In 2011, Judge Sara Lioi of the U.S. Northern District Court of Ohio voided Drummond’s conviction and death sentence because of the same issue. The state attorney general’s office appealed to the Sixth Circuit in Cincinnati and it ordered a new trial. That order was stayed while the attorney general’s office appealed.

A message was left asking if the attorney general’s office plans to appeal the Sixth Circuit’s ruling. A spokeswoman said in an email that all options are being explored, but no decision has been made at this time.

Drummond was indicted in Ashtabula County in January in the death of a man in 1997 over missing money. His trial began last week.


Posted by kensgirl (anonymous) on August 27, 2013 at 9:25 a.m.

Hail to our justice system. This guy needs put away for good and fast.

Posted by Nom_De_Plume (anonymous) on August 27, 2013 at 10:30 a.m.

Hey, Joe Gorman. Why don't you call Gains at home, wake him up, and ask him about this ruling? Even money says he has no clue. His office is atrocious and now the family of a slain baby will have to re-live this nightmare. In true Gains fashion, he will point the finger at former-judge Cronin but the fault lies with his office. Wonder what they will plea bargain Drummond's case to under these circumstances?

Posted by NoBS (anonymous) on August 27, 2013 at 2:19 p.m.

This is ridiculous. Here's the newest way to delay the sentence, or maybe get it overturned, and ultimately waste the court's time and the peoples' money. Just get your buddies (or homies) to disrupt the court and make threats against the jury. Then when the judge deals with the disruption, you have the basis for a retrial. How shameful!!

Posted by southsidedave (anonymous) on August 27, 2013 at 3:37 p.m.

He will most likely receive a life sentence ...a real dirtbag of society.
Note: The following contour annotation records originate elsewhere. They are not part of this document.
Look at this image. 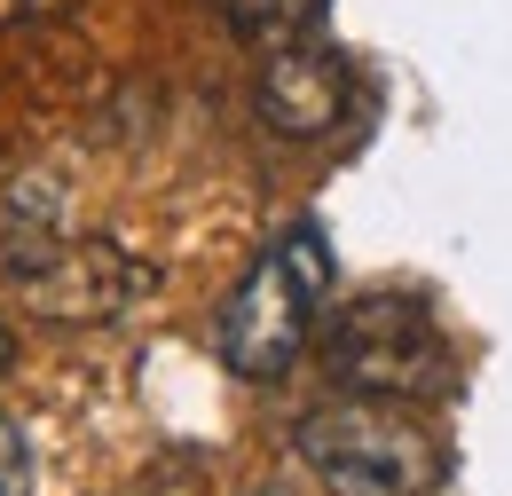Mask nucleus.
Segmentation results:
<instances>
[{"mask_svg": "<svg viewBox=\"0 0 512 496\" xmlns=\"http://www.w3.org/2000/svg\"><path fill=\"white\" fill-rule=\"evenodd\" d=\"M300 465L331 496H434L449 473L442 434L418 418V402L394 394H331L292 426Z\"/></svg>", "mask_w": 512, "mask_h": 496, "instance_id": "f257e3e1", "label": "nucleus"}, {"mask_svg": "<svg viewBox=\"0 0 512 496\" xmlns=\"http://www.w3.org/2000/svg\"><path fill=\"white\" fill-rule=\"evenodd\" d=\"M323 371L331 386L355 394H394V402H442L457 386L442 323L410 292H355L347 308L323 323Z\"/></svg>", "mask_w": 512, "mask_h": 496, "instance_id": "f03ea898", "label": "nucleus"}, {"mask_svg": "<svg viewBox=\"0 0 512 496\" xmlns=\"http://www.w3.org/2000/svg\"><path fill=\"white\" fill-rule=\"evenodd\" d=\"M323 292H331V252L316 229H292L284 245H268L245 268V284L229 292L221 308V363L237 378H284L308 347V323H316Z\"/></svg>", "mask_w": 512, "mask_h": 496, "instance_id": "7ed1b4c3", "label": "nucleus"}, {"mask_svg": "<svg viewBox=\"0 0 512 496\" xmlns=\"http://www.w3.org/2000/svg\"><path fill=\"white\" fill-rule=\"evenodd\" d=\"M16 276V300L40 315V323H64V331H87V323H111L127 315L142 292H150V268L119 252L111 237H56L32 260L8 268Z\"/></svg>", "mask_w": 512, "mask_h": 496, "instance_id": "20e7f679", "label": "nucleus"}, {"mask_svg": "<svg viewBox=\"0 0 512 496\" xmlns=\"http://www.w3.org/2000/svg\"><path fill=\"white\" fill-rule=\"evenodd\" d=\"M253 111L268 134L284 142H316L347 119V63L331 56L323 40H284V48H260L253 71Z\"/></svg>", "mask_w": 512, "mask_h": 496, "instance_id": "39448f33", "label": "nucleus"}, {"mask_svg": "<svg viewBox=\"0 0 512 496\" xmlns=\"http://www.w3.org/2000/svg\"><path fill=\"white\" fill-rule=\"evenodd\" d=\"M221 16L245 48H284V40H316L323 0H221Z\"/></svg>", "mask_w": 512, "mask_h": 496, "instance_id": "423d86ee", "label": "nucleus"}, {"mask_svg": "<svg viewBox=\"0 0 512 496\" xmlns=\"http://www.w3.org/2000/svg\"><path fill=\"white\" fill-rule=\"evenodd\" d=\"M0 496H32V449L16 418H0Z\"/></svg>", "mask_w": 512, "mask_h": 496, "instance_id": "0eeeda50", "label": "nucleus"}, {"mask_svg": "<svg viewBox=\"0 0 512 496\" xmlns=\"http://www.w3.org/2000/svg\"><path fill=\"white\" fill-rule=\"evenodd\" d=\"M79 0H0V32H24V24H56Z\"/></svg>", "mask_w": 512, "mask_h": 496, "instance_id": "6e6552de", "label": "nucleus"}, {"mask_svg": "<svg viewBox=\"0 0 512 496\" xmlns=\"http://www.w3.org/2000/svg\"><path fill=\"white\" fill-rule=\"evenodd\" d=\"M16 371V339H8V323H0V378Z\"/></svg>", "mask_w": 512, "mask_h": 496, "instance_id": "1a4fd4ad", "label": "nucleus"}]
</instances>
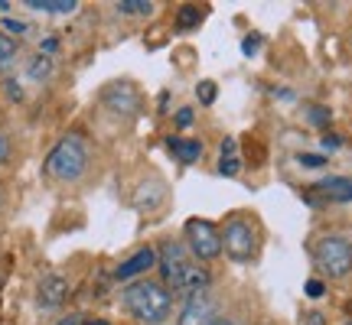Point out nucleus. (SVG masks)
Here are the masks:
<instances>
[{
  "label": "nucleus",
  "mask_w": 352,
  "mask_h": 325,
  "mask_svg": "<svg viewBox=\"0 0 352 325\" xmlns=\"http://www.w3.org/2000/svg\"><path fill=\"white\" fill-rule=\"evenodd\" d=\"M114 10L124 13V16H138V13H151L153 3L151 0H118V3H114Z\"/></svg>",
  "instance_id": "obj_15"
},
{
  "label": "nucleus",
  "mask_w": 352,
  "mask_h": 325,
  "mask_svg": "<svg viewBox=\"0 0 352 325\" xmlns=\"http://www.w3.org/2000/svg\"><path fill=\"white\" fill-rule=\"evenodd\" d=\"M85 166H88V147L85 140L76 137V134L63 137L46 156V176L59 179V182H76L78 176L85 173Z\"/></svg>",
  "instance_id": "obj_3"
},
{
  "label": "nucleus",
  "mask_w": 352,
  "mask_h": 325,
  "mask_svg": "<svg viewBox=\"0 0 352 325\" xmlns=\"http://www.w3.org/2000/svg\"><path fill=\"white\" fill-rule=\"evenodd\" d=\"M82 325H111V322H104V319H88V322H82Z\"/></svg>",
  "instance_id": "obj_32"
},
{
  "label": "nucleus",
  "mask_w": 352,
  "mask_h": 325,
  "mask_svg": "<svg viewBox=\"0 0 352 325\" xmlns=\"http://www.w3.org/2000/svg\"><path fill=\"white\" fill-rule=\"evenodd\" d=\"M222 250H226L232 261H252L254 250H258V238H254V228L245 218H232L222 231Z\"/></svg>",
  "instance_id": "obj_5"
},
{
  "label": "nucleus",
  "mask_w": 352,
  "mask_h": 325,
  "mask_svg": "<svg viewBox=\"0 0 352 325\" xmlns=\"http://www.w3.org/2000/svg\"><path fill=\"white\" fill-rule=\"evenodd\" d=\"M13 56H16V39H13V36H3V33H0V65H7Z\"/></svg>",
  "instance_id": "obj_19"
},
{
  "label": "nucleus",
  "mask_w": 352,
  "mask_h": 325,
  "mask_svg": "<svg viewBox=\"0 0 352 325\" xmlns=\"http://www.w3.org/2000/svg\"><path fill=\"white\" fill-rule=\"evenodd\" d=\"M215 319H219V315H215V300L209 293H196V296L186 300L176 325H212Z\"/></svg>",
  "instance_id": "obj_7"
},
{
  "label": "nucleus",
  "mask_w": 352,
  "mask_h": 325,
  "mask_svg": "<svg viewBox=\"0 0 352 325\" xmlns=\"http://www.w3.org/2000/svg\"><path fill=\"white\" fill-rule=\"evenodd\" d=\"M43 49H46V52H56V49H59V39H46V43H43Z\"/></svg>",
  "instance_id": "obj_31"
},
{
  "label": "nucleus",
  "mask_w": 352,
  "mask_h": 325,
  "mask_svg": "<svg viewBox=\"0 0 352 325\" xmlns=\"http://www.w3.org/2000/svg\"><path fill=\"white\" fill-rule=\"evenodd\" d=\"M307 121L314 127H329L333 114H329V108H323V104H310V108H307Z\"/></svg>",
  "instance_id": "obj_16"
},
{
  "label": "nucleus",
  "mask_w": 352,
  "mask_h": 325,
  "mask_svg": "<svg viewBox=\"0 0 352 325\" xmlns=\"http://www.w3.org/2000/svg\"><path fill=\"white\" fill-rule=\"evenodd\" d=\"M153 263H157V250H151V248H144V250H138L134 257H127L118 270H114V280H134V276H140V274H147Z\"/></svg>",
  "instance_id": "obj_10"
},
{
  "label": "nucleus",
  "mask_w": 352,
  "mask_h": 325,
  "mask_svg": "<svg viewBox=\"0 0 352 325\" xmlns=\"http://www.w3.org/2000/svg\"><path fill=\"white\" fill-rule=\"evenodd\" d=\"M307 325H323V315H320V313H310V315H307Z\"/></svg>",
  "instance_id": "obj_30"
},
{
  "label": "nucleus",
  "mask_w": 352,
  "mask_h": 325,
  "mask_svg": "<svg viewBox=\"0 0 352 325\" xmlns=\"http://www.w3.org/2000/svg\"><path fill=\"white\" fill-rule=\"evenodd\" d=\"M30 10H46V13H72L78 7L76 0H30Z\"/></svg>",
  "instance_id": "obj_14"
},
{
  "label": "nucleus",
  "mask_w": 352,
  "mask_h": 325,
  "mask_svg": "<svg viewBox=\"0 0 352 325\" xmlns=\"http://www.w3.org/2000/svg\"><path fill=\"white\" fill-rule=\"evenodd\" d=\"M297 162L307 166V169H320V166H327V160H323V156H316V153H297Z\"/></svg>",
  "instance_id": "obj_20"
},
{
  "label": "nucleus",
  "mask_w": 352,
  "mask_h": 325,
  "mask_svg": "<svg viewBox=\"0 0 352 325\" xmlns=\"http://www.w3.org/2000/svg\"><path fill=\"white\" fill-rule=\"evenodd\" d=\"M349 325H352V322H349Z\"/></svg>",
  "instance_id": "obj_35"
},
{
  "label": "nucleus",
  "mask_w": 352,
  "mask_h": 325,
  "mask_svg": "<svg viewBox=\"0 0 352 325\" xmlns=\"http://www.w3.org/2000/svg\"><path fill=\"white\" fill-rule=\"evenodd\" d=\"M157 263H160V276H164L166 289H173L179 296H196L209 287V270H202L183 250V244H173V241L164 244L157 254Z\"/></svg>",
  "instance_id": "obj_1"
},
{
  "label": "nucleus",
  "mask_w": 352,
  "mask_h": 325,
  "mask_svg": "<svg viewBox=\"0 0 352 325\" xmlns=\"http://www.w3.org/2000/svg\"><path fill=\"white\" fill-rule=\"evenodd\" d=\"M104 104H108L114 114H127V117H131V114H138L140 98L131 85H108L104 88Z\"/></svg>",
  "instance_id": "obj_9"
},
{
  "label": "nucleus",
  "mask_w": 352,
  "mask_h": 325,
  "mask_svg": "<svg viewBox=\"0 0 352 325\" xmlns=\"http://www.w3.org/2000/svg\"><path fill=\"white\" fill-rule=\"evenodd\" d=\"M314 257H316V267L327 276H336V280L352 270V244L346 238H340V234H329V238L320 241Z\"/></svg>",
  "instance_id": "obj_4"
},
{
  "label": "nucleus",
  "mask_w": 352,
  "mask_h": 325,
  "mask_svg": "<svg viewBox=\"0 0 352 325\" xmlns=\"http://www.w3.org/2000/svg\"><path fill=\"white\" fill-rule=\"evenodd\" d=\"M196 95H199L202 104H212V101H215V82H199Z\"/></svg>",
  "instance_id": "obj_21"
},
{
  "label": "nucleus",
  "mask_w": 352,
  "mask_h": 325,
  "mask_svg": "<svg viewBox=\"0 0 352 325\" xmlns=\"http://www.w3.org/2000/svg\"><path fill=\"white\" fill-rule=\"evenodd\" d=\"M323 289H327V287H323L320 280H310V283H307V296H314V300H316V296H323Z\"/></svg>",
  "instance_id": "obj_24"
},
{
  "label": "nucleus",
  "mask_w": 352,
  "mask_h": 325,
  "mask_svg": "<svg viewBox=\"0 0 352 325\" xmlns=\"http://www.w3.org/2000/svg\"><path fill=\"white\" fill-rule=\"evenodd\" d=\"M241 169V160H239V147H235V140L226 137L222 140V160H219V173L222 176H239Z\"/></svg>",
  "instance_id": "obj_13"
},
{
  "label": "nucleus",
  "mask_w": 352,
  "mask_h": 325,
  "mask_svg": "<svg viewBox=\"0 0 352 325\" xmlns=\"http://www.w3.org/2000/svg\"><path fill=\"white\" fill-rule=\"evenodd\" d=\"M124 306L138 322L164 325L173 300H170V289L164 283H157V280H138V283H131L124 289Z\"/></svg>",
  "instance_id": "obj_2"
},
{
  "label": "nucleus",
  "mask_w": 352,
  "mask_h": 325,
  "mask_svg": "<svg viewBox=\"0 0 352 325\" xmlns=\"http://www.w3.org/2000/svg\"><path fill=\"white\" fill-rule=\"evenodd\" d=\"M7 156H10V140H7L3 134H0V162L7 160Z\"/></svg>",
  "instance_id": "obj_27"
},
{
  "label": "nucleus",
  "mask_w": 352,
  "mask_h": 325,
  "mask_svg": "<svg viewBox=\"0 0 352 325\" xmlns=\"http://www.w3.org/2000/svg\"><path fill=\"white\" fill-rule=\"evenodd\" d=\"M0 10H10V3H7V0H0Z\"/></svg>",
  "instance_id": "obj_34"
},
{
  "label": "nucleus",
  "mask_w": 352,
  "mask_h": 325,
  "mask_svg": "<svg viewBox=\"0 0 352 325\" xmlns=\"http://www.w3.org/2000/svg\"><path fill=\"white\" fill-rule=\"evenodd\" d=\"M199 20H202L199 7H183L179 16H176V26H179V29H192V26H199Z\"/></svg>",
  "instance_id": "obj_17"
},
{
  "label": "nucleus",
  "mask_w": 352,
  "mask_h": 325,
  "mask_svg": "<svg viewBox=\"0 0 352 325\" xmlns=\"http://www.w3.org/2000/svg\"><path fill=\"white\" fill-rule=\"evenodd\" d=\"M186 241H189V250H192L199 261H215V257L222 254V234L215 231V225L202 221V218L186 221Z\"/></svg>",
  "instance_id": "obj_6"
},
{
  "label": "nucleus",
  "mask_w": 352,
  "mask_h": 325,
  "mask_svg": "<svg viewBox=\"0 0 352 325\" xmlns=\"http://www.w3.org/2000/svg\"><path fill=\"white\" fill-rule=\"evenodd\" d=\"M258 46H261V39H258V36H248L245 43H241V52H245V56H254V52H258Z\"/></svg>",
  "instance_id": "obj_23"
},
{
  "label": "nucleus",
  "mask_w": 352,
  "mask_h": 325,
  "mask_svg": "<svg viewBox=\"0 0 352 325\" xmlns=\"http://www.w3.org/2000/svg\"><path fill=\"white\" fill-rule=\"evenodd\" d=\"M3 29H7V33H23L26 23H20V20H10V16H7V20H3Z\"/></svg>",
  "instance_id": "obj_25"
},
{
  "label": "nucleus",
  "mask_w": 352,
  "mask_h": 325,
  "mask_svg": "<svg viewBox=\"0 0 352 325\" xmlns=\"http://www.w3.org/2000/svg\"><path fill=\"white\" fill-rule=\"evenodd\" d=\"M65 296H69V283H65V276L59 274H50L39 280V289H36V300L43 309H56V306H63Z\"/></svg>",
  "instance_id": "obj_8"
},
{
  "label": "nucleus",
  "mask_w": 352,
  "mask_h": 325,
  "mask_svg": "<svg viewBox=\"0 0 352 325\" xmlns=\"http://www.w3.org/2000/svg\"><path fill=\"white\" fill-rule=\"evenodd\" d=\"M212 325H235V322H232V319H215Z\"/></svg>",
  "instance_id": "obj_33"
},
{
  "label": "nucleus",
  "mask_w": 352,
  "mask_h": 325,
  "mask_svg": "<svg viewBox=\"0 0 352 325\" xmlns=\"http://www.w3.org/2000/svg\"><path fill=\"white\" fill-rule=\"evenodd\" d=\"M166 147H170V153H173L179 162H196L202 156V143H199V140L170 137V140H166Z\"/></svg>",
  "instance_id": "obj_12"
},
{
  "label": "nucleus",
  "mask_w": 352,
  "mask_h": 325,
  "mask_svg": "<svg viewBox=\"0 0 352 325\" xmlns=\"http://www.w3.org/2000/svg\"><path fill=\"white\" fill-rule=\"evenodd\" d=\"M7 91H10V98H23V95H20V85H16V82H7Z\"/></svg>",
  "instance_id": "obj_28"
},
{
  "label": "nucleus",
  "mask_w": 352,
  "mask_h": 325,
  "mask_svg": "<svg viewBox=\"0 0 352 325\" xmlns=\"http://www.w3.org/2000/svg\"><path fill=\"white\" fill-rule=\"evenodd\" d=\"M192 121H196V111H192V108H179V111H176V124L179 127H189Z\"/></svg>",
  "instance_id": "obj_22"
},
{
  "label": "nucleus",
  "mask_w": 352,
  "mask_h": 325,
  "mask_svg": "<svg viewBox=\"0 0 352 325\" xmlns=\"http://www.w3.org/2000/svg\"><path fill=\"white\" fill-rule=\"evenodd\" d=\"M314 192H320L327 202H352V179L349 176H329L323 182H316Z\"/></svg>",
  "instance_id": "obj_11"
},
{
  "label": "nucleus",
  "mask_w": 352,
  "mask_h": 325,
  "mask_svg": "<svg viewBox=\"0 0 352 325\" xmlns=\"http://www.w3.org/2000/svg\"><path fill=\"white\" fill-rule=\"evenodd\" d=\"M56 325H82V319H78V315H65V319H59Z\"/></svg>",
  "instance_id": "obj_29"
},
{
  "label": "nucleus",
  "mask_w": 352,
  "mask_h": 325,
  "mask_svg": "<svg viewBox=\"0 0 352 325\" xmlns=\"http://www.w3.org/2000/svg\"><path fill=\"white\" fill-rule=\"evenodd\" d=\"M323 147H327V150H340V147H342V137H336V134H327V137H323Z\"/></svg>",
  "instance_id": "obj_26"
},
{
  "label": "nucleus",
  "mask_w": 352,
  "mask_h": 325,
  "mask_svg": "<svg viewBox=\"0 0 352 325\" xmlns=\"http://www.w3.org/2000/svg\"><path fill=\"white\" fill-rule=\"evenodd\" d=\"M50 72H52V62L46 56H36V59L30 62V78H50Z\"/></svg>",
  "instance_id": "obj_18"
}]
</instances>
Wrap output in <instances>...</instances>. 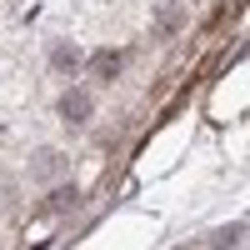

Posted by truthvalley (anonymous) on August 27, 2013 at 6:06 p.m.

Nom_de_Plume, how is this Gains fault? I know you have a problem with him, but the story clearly states the error was made by the judge who closed the courtroom to the public. It wasn't the prosecutor who closed the courtroom. Even if you don't like Gains, at least assign the blame to the correct person.

Posted by Nom_De_Plume (anonymous) on August 28, 2013 at 1:50 p.m.


Make no mistake, my dislike and lack of respect for Gains did not cloud my comment. I'm not saying Cronin isn't blameless but it was his office that raised the issue of intimidation and set things into motion. His office did nothing on the record to justify the closure and the defense attorney's instincts to make an objection has now led to the reversal of his conviction and death sentence. So, with that in mind, I hope you can now see how his office - and, ultimately him - are responsible. (Not to mention that I believe this is the second time a murder case has been reversed for courtroom closure. But, that case is escaping me at the moment.) Gains is simply the worst elected official we have.